2013年05月21日 | 夏の朝ひとりキーボードに指を乗せて
夏の朝ひとりキーボードに指を乗せて(61)

 マーガレットは作者がいなくなった自分の分身を眺めている。確かに、レナードがいなければ生み出されなかったものでありながら、自分という存在がなければ、そのきっかけすら彼に与えることがなかったのだと尊大にも思っていた。しかし、その自分も母がいなければこの世に生を享けず、喜びも希望も感じなかったはずだ。また、父がいなければ、自分の幼少期を無邪気に可愛がってくれた記憶も目減りしてしまうだろうとも考えていた。一枚の絵がここまでたどりついた自分のもろもろの忘れかけていた思い出を再浮上させ、数々の闇に消えかける記憶の運命に抵抗する手助けにもなってくれた。現在の自分が描かれたに過ぎないのに。

「あと、宿題は?」妻が娘に訊いていた。
「絵を三枚描くだけ。水色、使いたいな」
「あら、そういう考え方もあるのね。じゃあ、水とか空だね。題材は決まっているの?」
「この夏のことだから」

 ぼくはネクタイを結びながら、耳をそばだてていた。今日は、土曜日。八月の最後の週末で文章のクラスがある。来週の初めにはもう九月になるのだ。断りもなく足早にやって来る。
「まごにも衣装。ねえ、あれって、馬の子のことなの? それとも、子どもの子どもの孫?」妻はぼくの格好を見ながら、そう質問した。
「孫なんて、だいたいはきれいな洋服を買ってもらえるんだろう。由美だって、デパートでおじいちゃんやおばあちゃんに新しい服を買ってもらったばかりじゃないか」
「じゃあ、いやがる馬の子どもに鞍を乗せたりするときのことなのかしらね。きれいな化粧回しみたいな感じで。それで、無理に乗って、無理に走らせて」
「動物愛護のひとに叱られそうな映像だけどね」
「先生は言葉の魔術師だから正解を知っているんでしょう?」

 飽きてきたのか、由美は話をききながら馬の絵を白い紙のうえにいたずら描きしていた。
「それは、夏休みの思い出にはなりそうもないわね」妻はあきれたようにそう言った。「水色を使うんでしょう? いつの水色?」
「ひとつは、マーメイドみたいな久美子ちゃんが泳いでいるシーン。わたしが観客席から応援している。手にはおにぎりがあって。パパもいる。もうひとつはそこの金魚。水色と赤。ひとつはママがプールで具合が悪くなって寝ているところ」
「そんな絵、なんかいやね。パパとママとの対比も酷すぎるし。しかも、この水色のチューブじゃ足りないかもよ。あなた、帰りに文房具屋さんで水色の絵の具だけ買ってきて」
「もっと、いっぱいの色が欲しいよ」
「欲張りはダメ。使い終わったら買うの!」
「ママもいっぱい口紅をもってるじゃん」
「パパはネクタイをそれほどもっていなかった」そう言ってぼくはにぎやかになりかけた家を出た。まだ、空は日差しが強く、目に痛いほどの快晴だった。
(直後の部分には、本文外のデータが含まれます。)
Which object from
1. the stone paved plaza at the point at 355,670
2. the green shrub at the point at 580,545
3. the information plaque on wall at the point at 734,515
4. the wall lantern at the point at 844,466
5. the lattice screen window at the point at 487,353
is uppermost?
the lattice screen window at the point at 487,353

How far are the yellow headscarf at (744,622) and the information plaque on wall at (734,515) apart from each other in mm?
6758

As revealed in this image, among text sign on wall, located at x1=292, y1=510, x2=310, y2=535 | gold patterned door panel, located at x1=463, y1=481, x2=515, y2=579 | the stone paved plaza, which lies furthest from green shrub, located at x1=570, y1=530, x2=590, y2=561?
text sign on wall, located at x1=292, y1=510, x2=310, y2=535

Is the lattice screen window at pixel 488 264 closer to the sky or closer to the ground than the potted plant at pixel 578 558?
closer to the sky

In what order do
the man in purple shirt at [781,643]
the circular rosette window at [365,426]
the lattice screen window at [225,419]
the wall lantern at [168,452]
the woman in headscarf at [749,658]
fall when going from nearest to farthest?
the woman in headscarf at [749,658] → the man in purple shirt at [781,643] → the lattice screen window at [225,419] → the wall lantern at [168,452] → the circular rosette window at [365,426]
 数軒先で打ち水をしている主婦がいた。だが、撒いても直ぐに乾いてしまうことが予感された。このように多くのことは気持ちの問題であり、無駄な抵抗を繰り返しつづけることだった。ぼくは物語のとっかかりをメモをし忘れ、何度も喪失した。それでも浮かんできては、また何事もなかったようにきれいに忘れた。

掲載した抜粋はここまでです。